Sensitivity of a trait grouping scheme to many different management practices and environmental variables is also useful for describing plant community dynamics. No single classification was related to all management practices or environmental variables on both soil types (Table 3). Sensitivity to management was slightly higher on average for species vs trait groups, while sensitivity to environmental variation was similar for all approaches. Contrasts in sensitivity between the two soil types are related to differences in plant community response to management and environmental variation. For example, sprayed Claypan plots are persistent grassland, whereas sprayed Mountain Loam plots have abundant shrubs and forbs (Kachergis et al. 2012) – thus Claypan response to chemical shrub treatment is expressed in terms of simple TGs (increase in grasses and decrease in shrubs), whereas Mountain Loam response is not. Different dynamics on different soil types reinforce the need to compare areas that are environmentally similar (e.g. soil types or ecological sites; USDA NRCS 2010) when conducting observational studies to describe plant community response to management.
This study reveals that species and trait group composition are both useful for understanding sagebrush steppe response to management. However, there are trade-offs among approaches, and choice of one vs the other will depend on management and monitoring objectives in addition to practical considerations. Species composition was sensitive to the most different management practices, and should be used when identifying diverse communities or communities characterized by rare species as a priority. However, the time and money required to identify plant species may not be justified when the objective is simply to understand vegetation response to management.
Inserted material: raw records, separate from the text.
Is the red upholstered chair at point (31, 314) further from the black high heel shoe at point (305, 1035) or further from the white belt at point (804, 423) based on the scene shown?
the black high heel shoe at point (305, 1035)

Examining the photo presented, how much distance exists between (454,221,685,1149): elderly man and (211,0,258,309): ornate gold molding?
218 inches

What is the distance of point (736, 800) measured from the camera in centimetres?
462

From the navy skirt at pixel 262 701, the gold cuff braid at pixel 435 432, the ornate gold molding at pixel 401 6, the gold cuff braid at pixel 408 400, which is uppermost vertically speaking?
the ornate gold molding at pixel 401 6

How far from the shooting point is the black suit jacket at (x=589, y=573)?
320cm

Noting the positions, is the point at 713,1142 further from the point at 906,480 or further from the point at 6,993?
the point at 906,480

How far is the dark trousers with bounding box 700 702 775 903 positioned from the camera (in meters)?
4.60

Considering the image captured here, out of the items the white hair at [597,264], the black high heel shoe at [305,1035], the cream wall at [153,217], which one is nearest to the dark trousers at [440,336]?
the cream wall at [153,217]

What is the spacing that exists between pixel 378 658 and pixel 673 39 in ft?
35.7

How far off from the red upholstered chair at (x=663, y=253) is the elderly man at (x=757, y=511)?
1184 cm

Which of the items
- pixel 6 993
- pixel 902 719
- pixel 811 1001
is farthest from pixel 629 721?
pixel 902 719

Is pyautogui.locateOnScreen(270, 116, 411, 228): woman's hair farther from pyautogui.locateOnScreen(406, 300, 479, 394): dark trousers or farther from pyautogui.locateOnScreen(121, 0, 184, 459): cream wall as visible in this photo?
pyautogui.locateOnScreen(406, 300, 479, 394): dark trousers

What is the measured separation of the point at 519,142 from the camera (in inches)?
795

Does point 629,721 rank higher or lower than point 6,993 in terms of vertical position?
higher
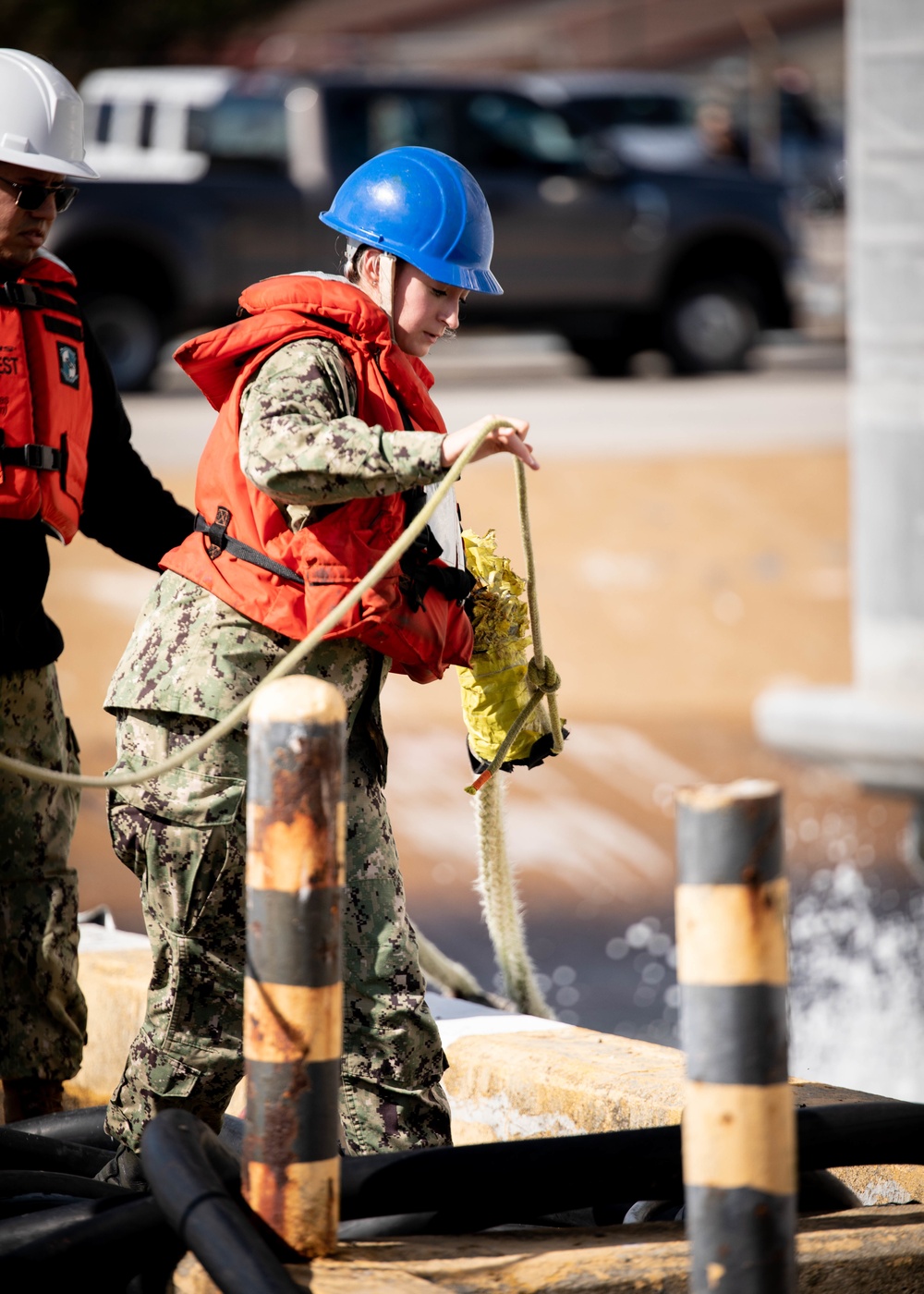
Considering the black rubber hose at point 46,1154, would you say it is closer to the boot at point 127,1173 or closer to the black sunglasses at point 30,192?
the boot at point 127,1173

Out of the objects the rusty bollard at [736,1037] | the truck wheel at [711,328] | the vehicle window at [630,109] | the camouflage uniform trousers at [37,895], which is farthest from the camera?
the vehicle window at [630,109]

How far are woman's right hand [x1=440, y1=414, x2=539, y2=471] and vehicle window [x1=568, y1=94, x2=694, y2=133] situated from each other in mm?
17872

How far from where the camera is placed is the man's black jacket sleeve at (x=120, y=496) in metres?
3.83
TGs that use five or more traits mechanistically related to disturbance identify many of the same vegetation patterns, management effects and environmental influences as species composition. The Complex and Practical TGs used here can be quickly identified in the field with a minimum of training and do not require species identification in order to identify the TG. Simple TGs are only useful in cases where a strong, single life form-based response to disturbance is expected, and may not be substantially faster to identify than more complex TG approaches. Using the most complex TG grouping scheme that is feasible in a particular study will detect a broader range of responses to management and environmental factors than a simpler approach.
We thank the coordinating editor and reviewers for valuable comments that improved the manuscript. Research was funded by the Colorado Agricultural Experiment Station (Project Number COL00698), a Natural Resource Conservation Service Colorado Conservation Innovation Grant (AG-8BO5-A-6-33), and a grant from the US Department of Agriculture National Research Initiative Managed Ecosystems Program (COL0-2008-00725).